_WHAT IS EXPECTED_: Using the forum thread on lighting a 30 gallon tank, decide whether each statement agrees with it, answering yes or no and quoting the deciding words: 1. The person asking for help adds fertilizer to the tank. 2. The reply advises buying 50/50 or actinic bulbs. 3. The reply says a Kelvin rating above the best range makes the tank look white.

_SOURCE TEXT_:
★ ★ ★ ★ ★ ★ ★
# lighting for a 30 gallon



## j-man the skater-man (Apr 4, 2005)

this may be the wrong place for this but it says equipment so hear i go......

i have a lightly planted tank and the plants seem ok but look like they are laking something i am not using fertilized or anything special but i only have cobomba, apono bulbs (and some corys and tetras) and i was also planning on adding shrimp so i was wondering if a light bulb was made specifically for the purpose of inverts and plants and if so 

what type is it?
is it expensive?
is it worth my time?
will it screw up the miracle that the plants have servived this long?

thanks in advance for the help and i am sorry about any spelling errors

jason


----------



## Damon (Jan 18, 2005)

There are bulbs which will help the plants out. DO NOT go by what the manufacture says. Coralife, for one, has "plant bulbs". And they charge an arm and a leg for them. Look for a bulb that is high in umens compared to the same size bulb from other manufacturers. A kelvin rating (which really isn't as important) of 6500-9325K is optimal for appearance. Any lower and the tank looks yellow, any higher and the tank looks white. If you want PC (power compact) there are many to choose from. Big Al's has a great selection. Do not buy 50/50 bulbs or actinic ones. A 30 gallon tank is 36 inches correct? A 36 inch 96watt PC fixture and bulb would be perfect.


----------
★ ★ ★ ★ ★ ★ ★
_GIVEN MATERIAL_:
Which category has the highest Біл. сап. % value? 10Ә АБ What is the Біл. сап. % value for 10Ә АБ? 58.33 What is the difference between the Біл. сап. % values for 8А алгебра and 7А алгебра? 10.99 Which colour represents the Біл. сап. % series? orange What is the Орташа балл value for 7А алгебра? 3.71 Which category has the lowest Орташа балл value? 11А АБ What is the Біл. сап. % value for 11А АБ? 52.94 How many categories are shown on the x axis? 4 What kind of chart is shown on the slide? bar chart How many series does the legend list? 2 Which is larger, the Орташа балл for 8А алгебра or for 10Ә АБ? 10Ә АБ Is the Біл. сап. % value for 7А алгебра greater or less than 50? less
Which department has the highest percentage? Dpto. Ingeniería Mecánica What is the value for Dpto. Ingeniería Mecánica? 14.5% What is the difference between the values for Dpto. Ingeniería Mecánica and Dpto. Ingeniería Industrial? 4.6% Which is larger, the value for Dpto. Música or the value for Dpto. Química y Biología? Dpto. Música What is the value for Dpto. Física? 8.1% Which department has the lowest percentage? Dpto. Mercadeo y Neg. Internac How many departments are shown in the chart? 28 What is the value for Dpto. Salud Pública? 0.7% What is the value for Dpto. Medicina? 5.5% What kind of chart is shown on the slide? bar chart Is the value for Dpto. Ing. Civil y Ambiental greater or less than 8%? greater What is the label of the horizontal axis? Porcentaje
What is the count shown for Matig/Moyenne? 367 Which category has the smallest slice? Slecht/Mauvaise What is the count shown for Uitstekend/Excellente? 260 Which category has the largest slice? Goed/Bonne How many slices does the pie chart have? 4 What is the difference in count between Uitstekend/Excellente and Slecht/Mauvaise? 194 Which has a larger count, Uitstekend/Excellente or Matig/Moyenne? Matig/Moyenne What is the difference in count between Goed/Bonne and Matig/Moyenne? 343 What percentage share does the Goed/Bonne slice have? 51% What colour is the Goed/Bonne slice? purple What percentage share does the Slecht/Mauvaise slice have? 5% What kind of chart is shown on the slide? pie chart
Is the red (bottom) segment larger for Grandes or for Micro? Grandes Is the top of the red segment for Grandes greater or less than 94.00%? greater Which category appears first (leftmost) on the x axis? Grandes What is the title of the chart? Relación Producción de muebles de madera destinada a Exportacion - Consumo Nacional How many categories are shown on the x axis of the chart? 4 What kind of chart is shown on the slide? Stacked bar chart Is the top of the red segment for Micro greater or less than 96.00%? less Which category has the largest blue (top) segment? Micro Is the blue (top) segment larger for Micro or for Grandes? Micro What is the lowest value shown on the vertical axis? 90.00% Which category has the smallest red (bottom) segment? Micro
★ ★ ★ ★ ★ ★ ★
_EXERCISE SOLUTION_:
1. No: "i am not using fertilized or anything special"
2. No: "Do not buy 50/50 bulbs or actinic ones."
3. Yes: "any higher and the tank looks white"